BEGIN DOCUMENT SECTION

Re: [PATCH 1/8] drm/i915: Hack and slash, throttle execbuffer hogs

Joonas Lahtinen <joonas.lahtinen@xxxxxxxxxxxxxxx> · Thu, 07 Feb 2019 18:01:31 +0200

Quoting Chris Wilson (2019-02-07 09:18:22)
> Apply backpressure to hogs that emit requests faster than the GPU can
> process them by waiting for their ring to be less than half-full before
> proceeding with taking the struct_mutex.
> 
> This is a gross hack to apply throttling backpressure, the long term
> goal is to remove the struct_mutex contention so that each client
> naturally waits, preferably in an asynchronous, nonblocking fashion
> (pipelined operations for the win), for their own resources and never
> blocks another client within the driver at least. (Realtime priority
> goals would extend to ensuring that resource contention favours high
> priority clients as well.)

END DOCUMENT SECTION

## [TASK LIST]
A) Summarize the patch email in two sentences.
B) Retype the part of the patch email between "Quoting Chris Wilson" and "clients as well.)", inclusive.
The material that comes next has no connection to the patch email.

BEGIN PROVIDED DATA

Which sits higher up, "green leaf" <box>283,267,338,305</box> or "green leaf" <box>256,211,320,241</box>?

END PROVIDED DATA

## [RESULTS]
A) The patch applies backpressure to clients that emit requests faster than the GPU can process them by making them wait until their ring is less than half-full before taking the struct_mutex. It is described as a gross hack, with the long-term goal being to remove struct_mutex contention so that each client waits for its own resources and never blocks another client within the driver.

B)
Quoting Chris Wilson (2019-02-07 09:18:22)
> Apply backpressure to hogs that emit requests faster than the GPU can
> process them by waiting for their ring to be less than half-full before
> proceeding with taking the struct_mutex.
> 
> This is a gross hack to apply throttling backpressure, the long term
> goal is to remove the struct_mutex contention so that each client
> naturally waits, preferably in an asynchronous, nonblocking fashion
> (pipelined operations for the win), for their own resources and never
> blocks another client within the driver at least. (Realtime priority
> goals would extend to ensuring that resource contention favours high
> priority clients as well.)